* TEXTE FOURNI
-*-
Ne méritaient-ils pas quelque déception de cette sorte, ceux qui, par une tentative inhospitalière, essayaient de pourchasser ce peuple vif et spirituel, qui égayait de ses malices la rusticité de la chaumière villageoise, et qui venait par son adresse au secours du travail nécessiteux ?

On raconte que les Lutins venaient quelquefois, pendant les veillées d’hiver, s’asseoir au milieu des travailleurs, et filer le lin avec eux. En s’en allant, ils jetaient un peloton par la fenêtre, et, déroulant ce fil jusqu’au plus haut des airs, s’y mettaient à cheval pour retourner au pays des nuages[2]. Si un semblable fil pouvait ramener nos lutins ici-bas, nous connaissons de pauvres solitaires qui ne se fâcheraient point de le voir se diriger sous leur toit ; dût, en grâce de l’hospitalité, toute la bande joyeuse faire son sabbat au logis !

Encore quelques mots sur notre Gobelin normand, qui, suivant la tradition, aurait une origine toute différente de celle des autres lutins. Orderic Vital, parlant de saint Taurin, premier évêque d’Évreux, qui vint de Rome dans le pays des Évantiques pour prêcher l’évangile et détruire l’idolâtrie, dit que ce saint prélat chassa du temple de Diane un horrible démon qui, pendant long-temps, ne cessa point d’habiter la ville où il faisait de fréquentes apparitions, mais sans pouvoir jamais nuire à personne. « Le vulgaire, ajoute-t-il, l’appelle Gobelin[3], et assure que, jusqu’à ce jour, les mérites de saint Taurin l’ont empêché de nuire aux hommes. Comme il avait obéi aux ordres du saint évêque en brisant ses propres statues, il ne fut pas à l’instant replongé dans l’enfer, mais il subit sa

  1. Henry Heyne, l’Allemagne depuis Luther, Revue des Deux-Mondes, 1834, t. I, p. 486.
  2. Contes du Gay-Savoir (Notes).
  3. Hune vulgus Gobelinum appellat. (Ordericus Vitalis, lib. v.)
-*-
* CONSIGNE A
Répondez à ces questions sur le texte fourni :
(i) Que faisaient les Lutins avec les travailleurs pendant les veillées d'hiver ?
(ii) De quelle ville saint Taurin fut-il le premier évêque ?
(iii) À quel ouvrage renvoie la note 2 ?
* CONSIGNE B
Réécrivez le passage du texte fourni situé entre « Encore quelques mots » et « t. I, p. 486. », bornes comprises, en remplaçant « Diane » par « Minerve ».

* DONNÉES FOURNIES
-*-
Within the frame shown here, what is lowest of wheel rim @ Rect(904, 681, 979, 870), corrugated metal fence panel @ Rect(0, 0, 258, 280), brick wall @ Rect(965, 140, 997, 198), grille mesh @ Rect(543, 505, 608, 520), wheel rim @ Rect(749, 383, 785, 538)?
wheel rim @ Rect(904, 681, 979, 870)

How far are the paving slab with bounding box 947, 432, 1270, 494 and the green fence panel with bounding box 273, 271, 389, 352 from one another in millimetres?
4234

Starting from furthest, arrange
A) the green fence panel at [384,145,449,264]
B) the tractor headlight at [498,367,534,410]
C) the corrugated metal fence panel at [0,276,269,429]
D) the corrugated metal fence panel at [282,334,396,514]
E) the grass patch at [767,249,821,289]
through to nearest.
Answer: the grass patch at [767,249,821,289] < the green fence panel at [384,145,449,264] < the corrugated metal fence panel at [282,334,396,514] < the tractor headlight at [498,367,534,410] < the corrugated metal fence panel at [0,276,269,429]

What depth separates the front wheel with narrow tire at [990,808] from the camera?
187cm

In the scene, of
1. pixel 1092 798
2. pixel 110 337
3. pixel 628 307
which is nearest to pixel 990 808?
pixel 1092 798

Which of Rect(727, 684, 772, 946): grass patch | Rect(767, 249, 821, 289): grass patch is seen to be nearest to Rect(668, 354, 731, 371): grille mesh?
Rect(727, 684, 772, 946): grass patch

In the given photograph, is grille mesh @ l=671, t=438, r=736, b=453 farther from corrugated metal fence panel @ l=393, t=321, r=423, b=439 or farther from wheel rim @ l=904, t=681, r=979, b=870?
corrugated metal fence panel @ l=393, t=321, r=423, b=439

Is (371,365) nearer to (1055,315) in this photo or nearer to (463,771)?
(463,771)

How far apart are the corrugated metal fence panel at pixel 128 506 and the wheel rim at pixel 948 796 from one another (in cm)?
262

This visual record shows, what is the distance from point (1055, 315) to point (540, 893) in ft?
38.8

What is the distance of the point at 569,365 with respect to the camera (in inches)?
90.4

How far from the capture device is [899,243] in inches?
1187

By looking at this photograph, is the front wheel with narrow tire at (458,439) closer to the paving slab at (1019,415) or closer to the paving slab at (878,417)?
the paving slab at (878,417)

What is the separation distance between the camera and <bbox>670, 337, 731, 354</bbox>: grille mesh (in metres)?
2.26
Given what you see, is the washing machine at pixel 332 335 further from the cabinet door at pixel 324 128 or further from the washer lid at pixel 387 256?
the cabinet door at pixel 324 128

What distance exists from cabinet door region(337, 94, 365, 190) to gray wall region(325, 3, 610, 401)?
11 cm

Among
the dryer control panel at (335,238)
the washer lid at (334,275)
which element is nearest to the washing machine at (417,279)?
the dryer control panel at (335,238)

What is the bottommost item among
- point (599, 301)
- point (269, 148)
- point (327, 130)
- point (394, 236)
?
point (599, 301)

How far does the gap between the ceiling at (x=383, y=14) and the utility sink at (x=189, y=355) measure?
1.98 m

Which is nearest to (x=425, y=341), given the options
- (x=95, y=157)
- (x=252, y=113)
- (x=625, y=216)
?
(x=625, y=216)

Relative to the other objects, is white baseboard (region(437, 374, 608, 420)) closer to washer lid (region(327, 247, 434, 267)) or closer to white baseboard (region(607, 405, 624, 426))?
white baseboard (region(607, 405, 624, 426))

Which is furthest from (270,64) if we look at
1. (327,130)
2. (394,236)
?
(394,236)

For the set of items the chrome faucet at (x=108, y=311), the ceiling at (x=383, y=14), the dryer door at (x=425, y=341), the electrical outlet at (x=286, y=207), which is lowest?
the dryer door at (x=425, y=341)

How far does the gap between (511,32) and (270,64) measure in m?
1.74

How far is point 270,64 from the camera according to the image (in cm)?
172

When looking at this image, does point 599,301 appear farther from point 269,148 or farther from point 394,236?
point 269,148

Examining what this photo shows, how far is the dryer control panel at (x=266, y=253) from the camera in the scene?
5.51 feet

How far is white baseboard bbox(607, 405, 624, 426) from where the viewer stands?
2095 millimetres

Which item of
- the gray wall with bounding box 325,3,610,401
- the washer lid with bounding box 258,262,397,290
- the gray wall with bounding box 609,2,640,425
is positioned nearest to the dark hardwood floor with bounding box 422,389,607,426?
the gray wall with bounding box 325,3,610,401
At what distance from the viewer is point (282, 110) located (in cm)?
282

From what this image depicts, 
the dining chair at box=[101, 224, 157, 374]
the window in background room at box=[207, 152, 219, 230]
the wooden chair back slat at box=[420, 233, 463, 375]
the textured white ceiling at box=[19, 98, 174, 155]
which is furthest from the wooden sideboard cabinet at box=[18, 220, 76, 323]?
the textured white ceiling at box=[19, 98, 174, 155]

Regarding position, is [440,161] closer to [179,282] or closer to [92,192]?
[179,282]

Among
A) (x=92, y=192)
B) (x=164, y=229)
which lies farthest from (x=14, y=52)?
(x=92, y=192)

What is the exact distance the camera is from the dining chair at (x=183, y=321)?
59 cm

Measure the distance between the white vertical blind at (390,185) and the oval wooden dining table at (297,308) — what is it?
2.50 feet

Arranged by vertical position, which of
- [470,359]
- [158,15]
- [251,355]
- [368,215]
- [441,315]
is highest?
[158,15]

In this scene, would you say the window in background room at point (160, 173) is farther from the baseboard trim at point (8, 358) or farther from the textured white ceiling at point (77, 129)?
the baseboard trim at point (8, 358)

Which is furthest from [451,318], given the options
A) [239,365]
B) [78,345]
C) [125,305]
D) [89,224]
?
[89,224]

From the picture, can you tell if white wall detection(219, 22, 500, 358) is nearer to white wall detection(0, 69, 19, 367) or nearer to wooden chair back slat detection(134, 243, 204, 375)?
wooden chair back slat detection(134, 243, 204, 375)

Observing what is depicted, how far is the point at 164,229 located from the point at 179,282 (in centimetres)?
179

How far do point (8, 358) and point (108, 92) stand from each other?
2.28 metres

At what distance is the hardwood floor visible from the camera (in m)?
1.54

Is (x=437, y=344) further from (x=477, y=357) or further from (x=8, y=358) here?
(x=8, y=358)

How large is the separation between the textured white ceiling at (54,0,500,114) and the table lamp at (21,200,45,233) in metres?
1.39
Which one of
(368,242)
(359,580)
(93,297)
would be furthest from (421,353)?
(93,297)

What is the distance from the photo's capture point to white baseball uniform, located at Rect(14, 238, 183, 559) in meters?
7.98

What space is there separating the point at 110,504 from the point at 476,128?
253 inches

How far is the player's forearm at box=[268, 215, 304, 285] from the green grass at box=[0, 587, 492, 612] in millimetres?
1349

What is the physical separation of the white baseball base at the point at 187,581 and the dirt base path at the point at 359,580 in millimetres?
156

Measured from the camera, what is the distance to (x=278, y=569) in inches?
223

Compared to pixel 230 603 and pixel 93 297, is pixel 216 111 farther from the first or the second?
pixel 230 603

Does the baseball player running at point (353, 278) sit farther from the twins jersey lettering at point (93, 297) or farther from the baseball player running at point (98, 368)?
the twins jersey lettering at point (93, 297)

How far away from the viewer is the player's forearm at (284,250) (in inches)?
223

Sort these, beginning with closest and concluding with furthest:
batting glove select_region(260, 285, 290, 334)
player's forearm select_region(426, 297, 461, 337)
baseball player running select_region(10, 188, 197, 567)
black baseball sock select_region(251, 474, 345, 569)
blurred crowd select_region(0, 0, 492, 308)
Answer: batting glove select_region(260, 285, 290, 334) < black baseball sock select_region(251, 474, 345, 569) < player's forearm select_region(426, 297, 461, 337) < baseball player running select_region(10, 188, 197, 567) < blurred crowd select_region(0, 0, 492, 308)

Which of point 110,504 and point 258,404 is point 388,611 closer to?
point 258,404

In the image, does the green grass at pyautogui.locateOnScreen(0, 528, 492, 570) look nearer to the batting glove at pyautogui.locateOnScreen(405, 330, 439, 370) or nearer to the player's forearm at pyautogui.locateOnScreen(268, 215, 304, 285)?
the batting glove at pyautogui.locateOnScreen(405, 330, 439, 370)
-*-
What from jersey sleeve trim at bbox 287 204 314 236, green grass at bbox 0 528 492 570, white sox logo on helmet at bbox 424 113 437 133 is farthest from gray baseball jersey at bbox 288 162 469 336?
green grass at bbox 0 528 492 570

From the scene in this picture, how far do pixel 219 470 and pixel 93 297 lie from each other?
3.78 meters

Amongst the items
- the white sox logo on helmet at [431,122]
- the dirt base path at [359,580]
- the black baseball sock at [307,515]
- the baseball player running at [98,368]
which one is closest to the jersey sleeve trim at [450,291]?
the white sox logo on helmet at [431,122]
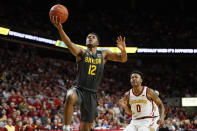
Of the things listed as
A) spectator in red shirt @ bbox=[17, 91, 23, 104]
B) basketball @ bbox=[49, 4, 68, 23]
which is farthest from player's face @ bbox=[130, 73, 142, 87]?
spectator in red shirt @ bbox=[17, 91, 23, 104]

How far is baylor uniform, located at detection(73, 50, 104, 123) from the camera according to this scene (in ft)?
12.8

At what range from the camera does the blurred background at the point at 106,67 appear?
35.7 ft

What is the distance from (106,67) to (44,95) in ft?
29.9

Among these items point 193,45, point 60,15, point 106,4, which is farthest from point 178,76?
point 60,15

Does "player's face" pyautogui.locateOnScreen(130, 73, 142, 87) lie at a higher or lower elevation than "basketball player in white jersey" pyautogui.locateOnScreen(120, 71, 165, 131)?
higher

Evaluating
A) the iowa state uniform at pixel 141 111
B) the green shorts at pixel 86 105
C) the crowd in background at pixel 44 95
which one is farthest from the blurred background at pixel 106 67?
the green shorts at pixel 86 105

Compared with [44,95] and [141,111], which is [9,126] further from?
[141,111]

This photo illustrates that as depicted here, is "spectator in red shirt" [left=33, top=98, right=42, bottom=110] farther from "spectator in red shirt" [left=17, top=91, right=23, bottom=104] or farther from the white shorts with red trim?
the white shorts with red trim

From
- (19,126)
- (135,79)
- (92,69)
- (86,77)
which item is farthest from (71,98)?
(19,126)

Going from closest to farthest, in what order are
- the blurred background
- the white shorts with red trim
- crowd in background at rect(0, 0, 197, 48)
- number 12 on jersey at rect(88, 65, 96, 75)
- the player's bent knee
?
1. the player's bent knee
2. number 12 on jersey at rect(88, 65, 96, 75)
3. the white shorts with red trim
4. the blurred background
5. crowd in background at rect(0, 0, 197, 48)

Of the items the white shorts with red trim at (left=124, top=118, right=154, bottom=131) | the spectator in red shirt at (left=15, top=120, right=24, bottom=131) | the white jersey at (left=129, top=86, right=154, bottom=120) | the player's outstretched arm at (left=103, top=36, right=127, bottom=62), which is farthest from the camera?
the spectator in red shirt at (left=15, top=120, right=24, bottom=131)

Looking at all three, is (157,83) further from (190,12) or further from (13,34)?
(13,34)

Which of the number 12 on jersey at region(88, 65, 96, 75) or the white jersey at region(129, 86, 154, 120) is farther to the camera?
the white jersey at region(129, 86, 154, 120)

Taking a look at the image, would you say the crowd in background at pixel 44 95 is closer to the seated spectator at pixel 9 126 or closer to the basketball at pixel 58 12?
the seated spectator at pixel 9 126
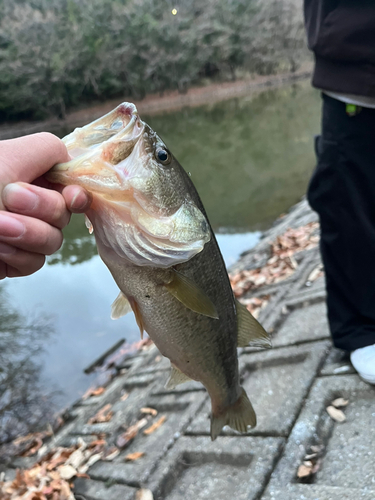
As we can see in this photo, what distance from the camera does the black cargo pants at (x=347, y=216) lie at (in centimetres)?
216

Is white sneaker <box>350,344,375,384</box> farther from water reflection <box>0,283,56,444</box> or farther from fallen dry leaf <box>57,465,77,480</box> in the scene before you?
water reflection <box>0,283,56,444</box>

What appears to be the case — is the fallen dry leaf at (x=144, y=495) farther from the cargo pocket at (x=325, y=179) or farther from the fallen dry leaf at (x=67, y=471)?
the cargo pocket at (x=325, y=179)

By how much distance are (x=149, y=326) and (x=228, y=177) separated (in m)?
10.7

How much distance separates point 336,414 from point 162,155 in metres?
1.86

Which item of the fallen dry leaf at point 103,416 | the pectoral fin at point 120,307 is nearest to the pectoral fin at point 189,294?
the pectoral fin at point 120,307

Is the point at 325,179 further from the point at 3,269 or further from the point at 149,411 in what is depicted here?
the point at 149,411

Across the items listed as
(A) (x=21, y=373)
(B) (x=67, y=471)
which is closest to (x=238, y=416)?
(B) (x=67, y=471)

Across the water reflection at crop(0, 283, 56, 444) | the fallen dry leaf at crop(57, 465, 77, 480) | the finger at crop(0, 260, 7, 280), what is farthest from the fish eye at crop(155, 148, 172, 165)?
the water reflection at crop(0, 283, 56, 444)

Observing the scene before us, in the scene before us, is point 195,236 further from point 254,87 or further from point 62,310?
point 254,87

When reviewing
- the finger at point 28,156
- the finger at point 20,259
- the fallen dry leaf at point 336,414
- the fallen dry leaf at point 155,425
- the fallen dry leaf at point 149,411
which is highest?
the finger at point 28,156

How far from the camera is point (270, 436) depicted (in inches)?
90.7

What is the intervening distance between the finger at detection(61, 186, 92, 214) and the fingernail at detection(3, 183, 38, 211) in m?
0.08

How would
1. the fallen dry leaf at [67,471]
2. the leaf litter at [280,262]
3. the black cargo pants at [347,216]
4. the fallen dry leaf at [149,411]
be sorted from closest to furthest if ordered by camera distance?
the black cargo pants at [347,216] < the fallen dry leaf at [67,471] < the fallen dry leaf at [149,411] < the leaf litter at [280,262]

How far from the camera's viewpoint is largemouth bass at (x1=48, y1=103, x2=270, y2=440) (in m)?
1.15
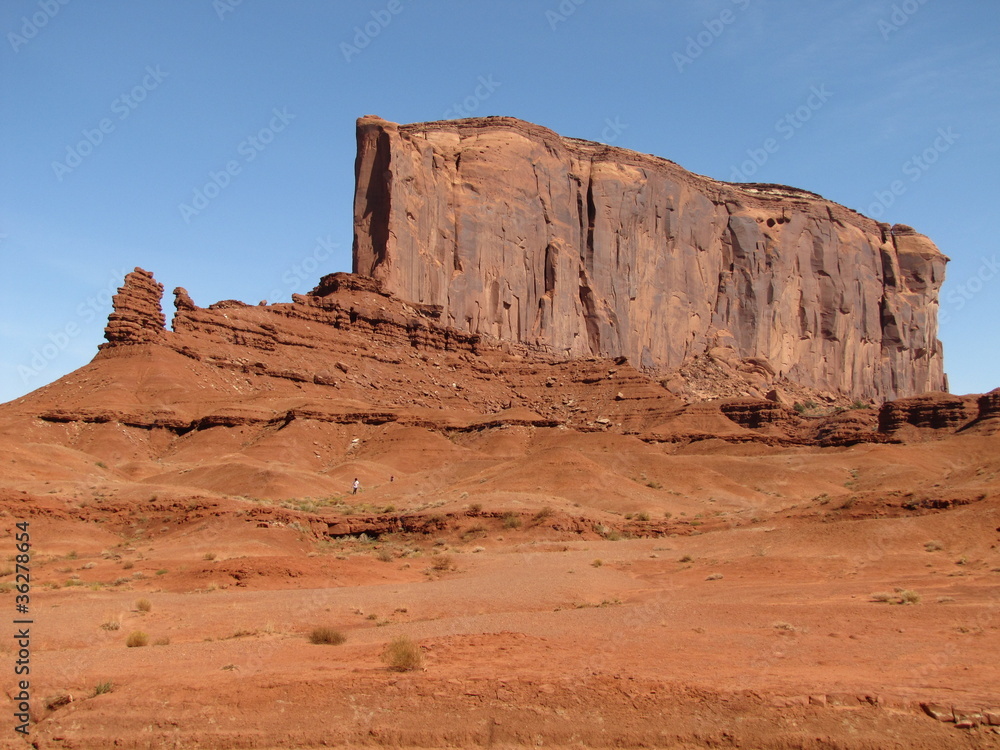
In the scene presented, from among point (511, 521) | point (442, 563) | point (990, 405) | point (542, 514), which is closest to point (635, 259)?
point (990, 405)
-*-
* RÉPONSE A
(i) Ils s'asseyaient au milieu d'eux et filaient le lin avec eux.
(ii) D'Évreux.
(iii) Aux Contes du Gay-Savoir (Notes).

* RÉPONSE B
Encore quelques mots sur notre Gobelin normand, qui, suivant la tradition, aurait une origine toute différente de celle des autres lutins. Orderic Vital, parlant de saint Taurin, premier évêque d’Évreux, qui vint de Rome dans le pays des Évantiques pour prêcher l’évangile et détruire l’idolâtrie, dit que ce saint prélat chassa du temple de Minerve un horrible démon qui, pendant long-temps, ne cessa point d’habiter la ville où il faisait de fréquentes apparitions, mais sans pouvoir jamais nuire à personne. « Le vulgaire, ajoute-t-il, l’appelle Gobelin[3], et assure que, jusqu’à ce jour, les mérites de saint Taurin l’ont empêché de nuire aux hommes. Comme il avait obéi aux ordres du saint évêque en brisant ses propres statues, il ne fut pas à l’instant replongé dans l’enfer, mais il subit sa

  1. Henry Heyne, l’Allemagne depuis Luther, Revue des Deux-Mondes, 1834, t. I, p. 486.